Slightly longer version:
When downloading (32bit) DLLs from, say, Microsoft it seems that one size fits all processors.
Does this mean that they are strictly built for the lowest common denominator (ie. the
minimum platform supported by the OS)?
Or is there some technique that is used to export a single interface within the DLL but utilise
CPU specific code behind the scenes to get optimal performance? And if so, how is it done?
I don't know of any standard technique but if I had to make such a thing, I would write some code in the DllMain() function to detect the CPU type and populate a jump table with function pointers to CPU-optimized versions of each function.
There would also need to be a lowest common denominator function for when the CPU type is unknown.
You can find current CPU info in the registry here:
HKEY_LOCAL_MACHINE\HARDWARE\DESCRIPTION\System\CentralProcessor
The DLL is expected to work on every computer WIN32 runs on, so you are stuck to the i386 instruction set in general. There is no official method of exposing functionality/code for specific instruction sets. You have to do it by hand and transparently.
The technique used basically is as follows:
- determine CPU features like MMX, SSE in runtime
- if they are present, use them, if not, have fallback code ready
Because you cannot let your compiler optimise for anything else than i386, you will have to write the code using the specific instruction sets in inline assembler. I don't know if there are higher-language toolkits for this. Determining the CPU features is straight forward, but could also need to be done in assembler.
An easy way to get the SSE/SSE2 optimizations is to just use the /arch argument for MSVC. I wouldn't worry about fallback--there is no reason to support anything below that unless you have a very niche application.
http://msdn.microsoft.com/en-us/library/7t5yh4fd.aspx
I believe gcc/g++ have equivalent flags.
Intel's ICC can compile code twice, for different architectures. That way, you can have your cake and eat it. (OK, you get two cakes - your DLL will be bigger). And even MSVC2005 can do it for very specific cases (E.g. memcpy() can use SSE4)
There are many ways to switch between different versions. A DLL is loaded, because the loading process needs functions from it. Function names are converted into addresses. One solution is to let this lookup depend on not just function name, but also processor features. Another method uses the fact that the name to address function uses a table of pointers in an interim step; you can switch out the entire table. Or you could even have a branch inside critical functions; so foo() calls foo__sse4 when that's faster.
DLLs you download from Microsoft are targeted for the generic x86 architecture for the simple reason that it has to work across all the multitude of machines out there.

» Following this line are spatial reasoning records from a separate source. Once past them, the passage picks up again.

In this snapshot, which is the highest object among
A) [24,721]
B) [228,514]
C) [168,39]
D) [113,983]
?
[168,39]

Until the Visual Studio 6.0 time frame (I do not know if it has changed) Microsoft used to optimize its DLLs for size rather than speed. This is because the reduction in the overall size of the DLL gave a higher performance boost than any other optimization that the compiler could generate. This is because speed ups from micro optimization would be decidedly low compared to speed ups from not having the CPU wait for the memory. True improvements in speed come from reducing I/O or from improving the base algorithm.
Only a few critical loops that run at the heart of the program could benefit from micro optimizations simply because of the huge number of times they are invoked. Only about 5-10% of your code might fall in this category. You could rest assured that such critical loops would already be optimized in assembler by the Microsoft software engineers to some level and not leave much behind for the compiler to find. (I know it's expecting too much but I hope they do this)
As you can see, there would be only drawbacks from the increased DLL code that includes additional versions of code that are tuned for different architectures when most of this code is rarely used / are never part of the critical code that consumes most of your CPU cycles.